• Exercise requirements:
Scan the records for "conditions". Show the matching lines.

• Data for this task:

- - - -

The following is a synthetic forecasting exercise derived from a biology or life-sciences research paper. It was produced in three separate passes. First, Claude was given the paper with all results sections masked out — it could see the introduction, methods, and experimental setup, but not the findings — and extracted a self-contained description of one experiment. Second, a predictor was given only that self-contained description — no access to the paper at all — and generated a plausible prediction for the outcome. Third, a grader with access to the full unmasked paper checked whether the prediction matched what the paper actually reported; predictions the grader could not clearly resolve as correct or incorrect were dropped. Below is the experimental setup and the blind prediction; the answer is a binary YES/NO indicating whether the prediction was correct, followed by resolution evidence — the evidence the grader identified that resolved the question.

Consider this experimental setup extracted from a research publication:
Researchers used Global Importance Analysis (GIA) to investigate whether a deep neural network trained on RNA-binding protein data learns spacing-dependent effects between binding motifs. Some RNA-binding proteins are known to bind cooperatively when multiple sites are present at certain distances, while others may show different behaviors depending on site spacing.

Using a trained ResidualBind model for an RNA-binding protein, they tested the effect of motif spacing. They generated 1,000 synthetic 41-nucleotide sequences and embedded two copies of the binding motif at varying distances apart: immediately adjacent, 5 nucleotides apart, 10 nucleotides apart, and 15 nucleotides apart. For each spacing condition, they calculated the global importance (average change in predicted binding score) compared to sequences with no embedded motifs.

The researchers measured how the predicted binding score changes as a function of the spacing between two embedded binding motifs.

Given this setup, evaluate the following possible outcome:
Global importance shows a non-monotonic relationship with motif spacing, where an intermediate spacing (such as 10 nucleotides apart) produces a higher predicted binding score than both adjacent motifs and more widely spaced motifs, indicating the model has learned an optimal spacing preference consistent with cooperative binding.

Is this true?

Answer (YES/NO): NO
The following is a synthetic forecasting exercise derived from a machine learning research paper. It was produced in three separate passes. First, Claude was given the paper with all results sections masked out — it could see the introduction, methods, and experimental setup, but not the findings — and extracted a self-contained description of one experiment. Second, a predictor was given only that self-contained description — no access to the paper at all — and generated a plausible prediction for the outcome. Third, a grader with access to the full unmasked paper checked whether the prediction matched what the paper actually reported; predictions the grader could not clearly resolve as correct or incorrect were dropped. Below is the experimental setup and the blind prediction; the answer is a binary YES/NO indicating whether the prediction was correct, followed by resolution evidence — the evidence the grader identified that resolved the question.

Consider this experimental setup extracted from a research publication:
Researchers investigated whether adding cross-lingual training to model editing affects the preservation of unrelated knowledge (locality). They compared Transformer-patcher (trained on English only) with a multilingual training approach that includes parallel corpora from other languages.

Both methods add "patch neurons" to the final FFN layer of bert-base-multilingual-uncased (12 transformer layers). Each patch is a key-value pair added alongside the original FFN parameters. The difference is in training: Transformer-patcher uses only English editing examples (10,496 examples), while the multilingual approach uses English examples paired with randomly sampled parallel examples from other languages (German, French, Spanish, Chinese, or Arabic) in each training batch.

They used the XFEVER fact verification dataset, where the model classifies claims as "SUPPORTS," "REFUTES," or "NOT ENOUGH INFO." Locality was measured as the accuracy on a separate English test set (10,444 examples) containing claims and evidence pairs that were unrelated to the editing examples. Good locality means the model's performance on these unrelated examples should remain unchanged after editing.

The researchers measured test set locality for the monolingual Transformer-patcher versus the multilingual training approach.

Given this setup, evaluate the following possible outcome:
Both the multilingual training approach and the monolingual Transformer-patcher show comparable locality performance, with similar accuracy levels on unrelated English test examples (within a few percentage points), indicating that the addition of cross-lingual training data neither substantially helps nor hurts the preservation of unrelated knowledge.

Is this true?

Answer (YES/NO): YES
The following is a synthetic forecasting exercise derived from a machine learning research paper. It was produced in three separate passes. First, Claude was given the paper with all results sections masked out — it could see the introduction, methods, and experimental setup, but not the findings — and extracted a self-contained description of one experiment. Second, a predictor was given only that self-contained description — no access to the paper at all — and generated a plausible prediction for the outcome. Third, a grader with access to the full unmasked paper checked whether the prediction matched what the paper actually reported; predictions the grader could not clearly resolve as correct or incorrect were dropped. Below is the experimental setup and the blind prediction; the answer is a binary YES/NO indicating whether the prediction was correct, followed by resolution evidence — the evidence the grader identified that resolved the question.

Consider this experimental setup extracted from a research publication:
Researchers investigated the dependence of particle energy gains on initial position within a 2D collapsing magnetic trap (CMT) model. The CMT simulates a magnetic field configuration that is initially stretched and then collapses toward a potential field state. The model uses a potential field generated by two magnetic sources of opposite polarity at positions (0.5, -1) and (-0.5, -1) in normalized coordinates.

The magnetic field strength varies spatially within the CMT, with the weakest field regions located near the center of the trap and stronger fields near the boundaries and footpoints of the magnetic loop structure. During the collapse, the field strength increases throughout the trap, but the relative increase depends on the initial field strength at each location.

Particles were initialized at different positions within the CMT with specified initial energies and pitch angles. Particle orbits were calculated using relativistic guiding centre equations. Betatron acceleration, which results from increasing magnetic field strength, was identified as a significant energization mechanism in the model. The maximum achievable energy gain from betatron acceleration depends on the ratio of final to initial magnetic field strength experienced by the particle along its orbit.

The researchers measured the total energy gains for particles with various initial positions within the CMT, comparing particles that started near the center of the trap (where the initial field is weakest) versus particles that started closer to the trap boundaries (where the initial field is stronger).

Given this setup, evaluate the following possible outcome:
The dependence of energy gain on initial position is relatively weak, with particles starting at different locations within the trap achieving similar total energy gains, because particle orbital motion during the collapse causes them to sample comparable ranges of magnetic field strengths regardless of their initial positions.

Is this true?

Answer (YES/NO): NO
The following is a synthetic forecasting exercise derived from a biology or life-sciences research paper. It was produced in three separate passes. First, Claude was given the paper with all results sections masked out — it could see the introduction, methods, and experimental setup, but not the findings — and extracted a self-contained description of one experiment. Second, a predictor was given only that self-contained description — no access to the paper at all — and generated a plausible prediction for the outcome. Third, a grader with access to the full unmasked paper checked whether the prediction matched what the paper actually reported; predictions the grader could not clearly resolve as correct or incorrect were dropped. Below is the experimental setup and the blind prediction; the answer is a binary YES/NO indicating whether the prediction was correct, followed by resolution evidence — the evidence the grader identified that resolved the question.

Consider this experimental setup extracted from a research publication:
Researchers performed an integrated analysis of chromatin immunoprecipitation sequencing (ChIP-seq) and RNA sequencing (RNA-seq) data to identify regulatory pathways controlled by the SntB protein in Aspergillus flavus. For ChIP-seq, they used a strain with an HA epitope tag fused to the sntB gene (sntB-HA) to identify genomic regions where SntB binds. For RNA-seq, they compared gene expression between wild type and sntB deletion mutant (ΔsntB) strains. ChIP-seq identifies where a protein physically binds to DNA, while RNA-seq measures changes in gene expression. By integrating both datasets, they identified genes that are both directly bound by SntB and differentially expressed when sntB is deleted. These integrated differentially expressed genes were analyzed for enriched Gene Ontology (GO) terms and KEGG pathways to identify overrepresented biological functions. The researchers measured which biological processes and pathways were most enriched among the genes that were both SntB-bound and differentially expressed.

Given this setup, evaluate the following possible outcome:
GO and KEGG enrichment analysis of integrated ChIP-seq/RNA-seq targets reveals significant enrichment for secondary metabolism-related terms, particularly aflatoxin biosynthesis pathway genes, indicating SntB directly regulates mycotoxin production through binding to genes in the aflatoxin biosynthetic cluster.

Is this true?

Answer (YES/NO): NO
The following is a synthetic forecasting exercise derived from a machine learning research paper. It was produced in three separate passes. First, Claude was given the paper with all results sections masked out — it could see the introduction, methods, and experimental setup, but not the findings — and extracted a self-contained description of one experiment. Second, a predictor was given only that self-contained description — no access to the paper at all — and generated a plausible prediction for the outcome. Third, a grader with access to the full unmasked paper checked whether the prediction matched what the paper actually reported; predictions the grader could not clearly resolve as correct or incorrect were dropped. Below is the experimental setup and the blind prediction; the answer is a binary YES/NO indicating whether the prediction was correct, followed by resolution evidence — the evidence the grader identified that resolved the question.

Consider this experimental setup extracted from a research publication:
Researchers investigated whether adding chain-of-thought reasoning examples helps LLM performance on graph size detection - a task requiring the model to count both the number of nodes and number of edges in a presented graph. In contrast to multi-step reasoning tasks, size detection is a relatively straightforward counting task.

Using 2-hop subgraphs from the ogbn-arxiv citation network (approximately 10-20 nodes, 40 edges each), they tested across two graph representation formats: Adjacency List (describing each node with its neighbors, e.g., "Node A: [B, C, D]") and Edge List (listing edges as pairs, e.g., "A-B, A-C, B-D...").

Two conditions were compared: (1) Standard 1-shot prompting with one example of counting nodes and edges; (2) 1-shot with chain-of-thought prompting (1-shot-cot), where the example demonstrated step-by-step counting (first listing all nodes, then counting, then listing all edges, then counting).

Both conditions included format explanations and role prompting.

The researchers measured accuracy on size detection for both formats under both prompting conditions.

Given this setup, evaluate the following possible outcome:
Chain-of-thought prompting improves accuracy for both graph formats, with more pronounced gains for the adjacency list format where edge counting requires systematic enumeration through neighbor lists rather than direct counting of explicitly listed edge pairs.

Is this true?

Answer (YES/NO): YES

- - - -

• Solution:
Two conditions were compared: (1) Standard 1-shot prompting with one example of counting nodes and edges; (2) 1-shot with chain-of-thought prompting (1-shot-cot), where the example demonstrated step-by-step counting (first listing all nodes, then counting, then listing all edges, then counting).
Both conditions included format explanations and role prompting.
The researchers measured accuracy on size detection for both formats under both prompting conditions.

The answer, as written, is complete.